Thursday, 26 November 2020
El Diego: class is eternal
I only saw the incomparable Diego Armando Maradona play one in the flesh, in a friendly encounter at Wembley Stadium in the summer of 1987, when Maradona outshone everyone else on the pitch - Michel Platini and Gary Lineker- -big stars all: but not as blazingly bright as the unique urchin of Buenos Aires.
El Diego’s team lost 3-0 on that day, 8 August 1987, but the score-line was irrelevant: the master had performed.
(www.11v11.com/matches/football-league-v-rest-of-the-world-08-august-1987-240579/)
Maradona was brave to show up for this match, as just over a year earlier, he had helped dump England out of the 1986 World Cup, in Mexico City’s Azteca Stadium, with his infamous Hand-of-God ‘Goal’. To say the least, he was widely disliked in England.
I had watched that game, not in England, but in a bar in Miami, on holiday.
I recall it very well. When Maradona punched in his first goal, it barely caused a ripple in the bar. The US was not, then, much interested in soccer (as it was called, in contrast the football - the US version that permits handling the ball by all players). Maradona, barely five feet five inches tall, had out-jumped England’s excellent goalkeeper, Peter Shilton, 6 feet one inches tall.
But a few minutes later, when Maradona won the ball in a skirmish in the centre circle on then bumpy recently re-laid turf, and headed at speed for the England goal, leaving six desperate England players in his wake in a mazy run, before poking the ball passed an already shattered Shilton for the winning goal, the entire bar rose to its feet in unison, applauding. They- we- had just witnessed in real time, the best World Cup goal ever. And the little diablo from Argentina had scored it.
Gary Lineker, in that England team, later said it was the only time he felt like clapping a goal scored against his own team. Extraordinary.
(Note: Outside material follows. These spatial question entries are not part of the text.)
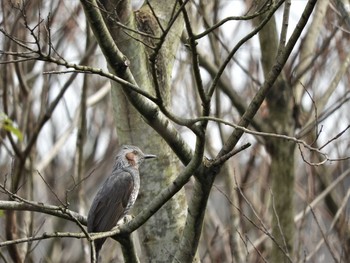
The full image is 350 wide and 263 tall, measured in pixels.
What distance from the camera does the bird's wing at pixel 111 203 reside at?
677cm

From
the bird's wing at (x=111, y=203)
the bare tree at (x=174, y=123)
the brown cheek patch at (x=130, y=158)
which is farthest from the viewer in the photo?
the brown cheek patch at (x=130, y=158)

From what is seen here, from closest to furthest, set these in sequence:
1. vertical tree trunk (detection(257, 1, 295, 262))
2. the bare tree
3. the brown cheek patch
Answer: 1. the bare tree
2. the brown cheek patch
3. vertical tree trunk (detection(257, 1, 295, 262))

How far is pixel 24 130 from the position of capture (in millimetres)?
9867

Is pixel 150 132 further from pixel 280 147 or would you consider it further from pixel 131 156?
pixel 280 147

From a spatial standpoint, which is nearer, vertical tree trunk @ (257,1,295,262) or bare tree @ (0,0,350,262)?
bare tree @ (0,0,350,262)

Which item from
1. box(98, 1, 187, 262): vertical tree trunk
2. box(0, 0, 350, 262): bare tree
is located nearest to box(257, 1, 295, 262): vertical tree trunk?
box(0, 0, 350, 262): bare tree

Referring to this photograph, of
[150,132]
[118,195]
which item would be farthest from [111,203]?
[150,132]

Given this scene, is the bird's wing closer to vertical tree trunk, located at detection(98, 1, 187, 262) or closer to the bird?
the bird

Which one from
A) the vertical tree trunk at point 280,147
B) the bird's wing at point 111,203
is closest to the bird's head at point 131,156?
the bird's wing at point 111,203

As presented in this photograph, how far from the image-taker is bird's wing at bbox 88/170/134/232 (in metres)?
6.77

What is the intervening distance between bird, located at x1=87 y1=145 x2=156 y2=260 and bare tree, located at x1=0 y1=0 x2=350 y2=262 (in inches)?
4.4

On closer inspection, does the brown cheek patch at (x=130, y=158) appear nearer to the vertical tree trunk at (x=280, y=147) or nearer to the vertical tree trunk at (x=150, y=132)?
the vertical tree trunk at (x=150, y=132)

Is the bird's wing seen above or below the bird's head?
below

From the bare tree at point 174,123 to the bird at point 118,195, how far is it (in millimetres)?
112
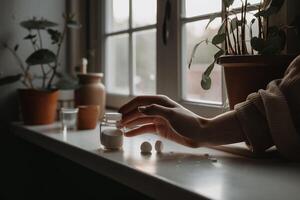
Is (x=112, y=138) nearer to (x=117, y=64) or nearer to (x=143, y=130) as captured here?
(x=143, y=130)

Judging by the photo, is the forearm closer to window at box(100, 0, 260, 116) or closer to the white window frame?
window at box(100, 0, 260, 116)

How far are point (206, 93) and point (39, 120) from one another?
0.66 meters

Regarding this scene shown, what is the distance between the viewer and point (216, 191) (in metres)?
0.58

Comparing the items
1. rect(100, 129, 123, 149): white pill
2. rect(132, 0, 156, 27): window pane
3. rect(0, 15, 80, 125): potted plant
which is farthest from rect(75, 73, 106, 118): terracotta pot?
rect(100, 129, 123, 149): white pill

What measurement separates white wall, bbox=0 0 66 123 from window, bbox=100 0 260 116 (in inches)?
13.0

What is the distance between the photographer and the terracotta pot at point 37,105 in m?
1.43

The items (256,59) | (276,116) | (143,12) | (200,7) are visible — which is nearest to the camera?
(276,116)

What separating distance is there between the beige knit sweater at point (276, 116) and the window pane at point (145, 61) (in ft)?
2.35

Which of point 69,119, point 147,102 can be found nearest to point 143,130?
point 147,102

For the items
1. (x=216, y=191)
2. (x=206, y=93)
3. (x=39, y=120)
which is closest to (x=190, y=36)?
(x=206, y=93)

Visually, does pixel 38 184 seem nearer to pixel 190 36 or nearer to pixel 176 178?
pixel 190 36

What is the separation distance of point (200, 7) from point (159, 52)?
0.73 feet

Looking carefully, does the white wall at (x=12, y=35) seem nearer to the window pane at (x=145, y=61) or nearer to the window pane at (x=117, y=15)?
the window pane at (x=117, y=15)

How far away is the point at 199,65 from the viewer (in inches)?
48.8
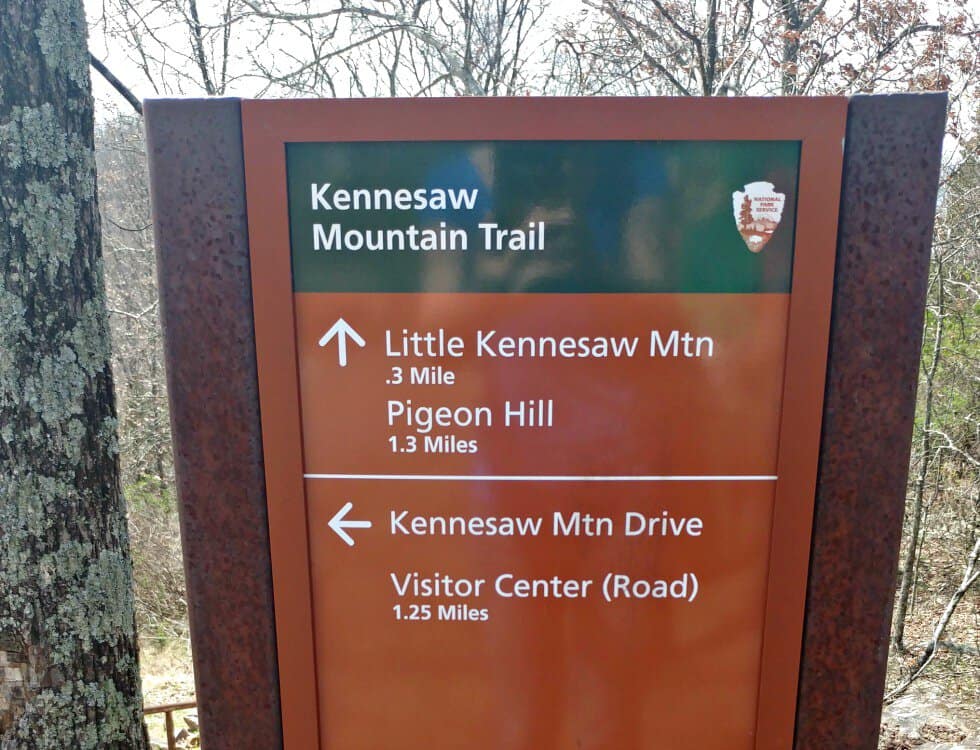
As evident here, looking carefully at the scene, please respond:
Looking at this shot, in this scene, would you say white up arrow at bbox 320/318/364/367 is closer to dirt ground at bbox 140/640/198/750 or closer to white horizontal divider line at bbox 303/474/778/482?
white horizontal divider line at bbox 303/474/778/482

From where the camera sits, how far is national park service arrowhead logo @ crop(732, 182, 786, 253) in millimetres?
1396

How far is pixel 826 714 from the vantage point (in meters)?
1.57

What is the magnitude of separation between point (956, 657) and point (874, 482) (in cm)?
856

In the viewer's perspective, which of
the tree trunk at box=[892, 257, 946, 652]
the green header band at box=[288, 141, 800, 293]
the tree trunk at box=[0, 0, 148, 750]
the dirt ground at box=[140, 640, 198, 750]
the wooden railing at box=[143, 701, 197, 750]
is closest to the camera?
the green header band at box=[288, 141, 800, 293]

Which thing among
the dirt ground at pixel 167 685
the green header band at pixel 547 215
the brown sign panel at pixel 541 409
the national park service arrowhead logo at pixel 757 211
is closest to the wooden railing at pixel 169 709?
the dirt ground at pixel 167 685

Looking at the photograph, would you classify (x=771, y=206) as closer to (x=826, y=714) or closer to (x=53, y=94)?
(x=826, y=714)

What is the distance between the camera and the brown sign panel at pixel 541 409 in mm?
1396

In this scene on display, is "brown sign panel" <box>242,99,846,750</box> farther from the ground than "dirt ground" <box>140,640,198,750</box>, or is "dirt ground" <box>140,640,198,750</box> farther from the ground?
"brown sign panel" <box>242,99,846,750</box>

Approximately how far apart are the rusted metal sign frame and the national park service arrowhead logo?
121mm

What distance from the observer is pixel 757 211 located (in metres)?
1.40

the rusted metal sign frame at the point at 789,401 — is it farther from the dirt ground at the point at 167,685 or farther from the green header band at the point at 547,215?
the dirt ground at the point at 167,685

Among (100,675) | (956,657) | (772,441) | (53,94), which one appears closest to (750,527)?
(772,441)

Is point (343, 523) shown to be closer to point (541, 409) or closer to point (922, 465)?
point (541, 409)

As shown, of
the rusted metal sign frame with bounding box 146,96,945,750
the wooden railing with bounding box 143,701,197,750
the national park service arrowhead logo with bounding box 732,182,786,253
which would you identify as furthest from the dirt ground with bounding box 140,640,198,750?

Fast forward to November 2020. In the current issue of the monthly football magazine 4-4-2 whose cover is adorned by current Argentine super star, Lionel Messi, they perchance run an excellent series of articles on Maradona: the untold stories.
Being barely educated urchin from a barrio on the SE outskirts of Buenos Aires, refined speech was not his forte. And so, fresh off a 6-1 thumping by Bolivia in La Paz, early in his managerial term of Argentina in October 2009, he faced off a hostile Argentine football press at the press conference before his next match, in Montevideo, opening his press conference with “You lot take it up the arse!”
As 4-4-2 observed, that’s a tone setting sentence if there ever was one. Indeed.
Messi said on hearing of EL Diego’s death: “He leaves us but he does not leave, because Diego is eternal.” Too true.
A short life, Diego died at barely 60; but his memory will live long.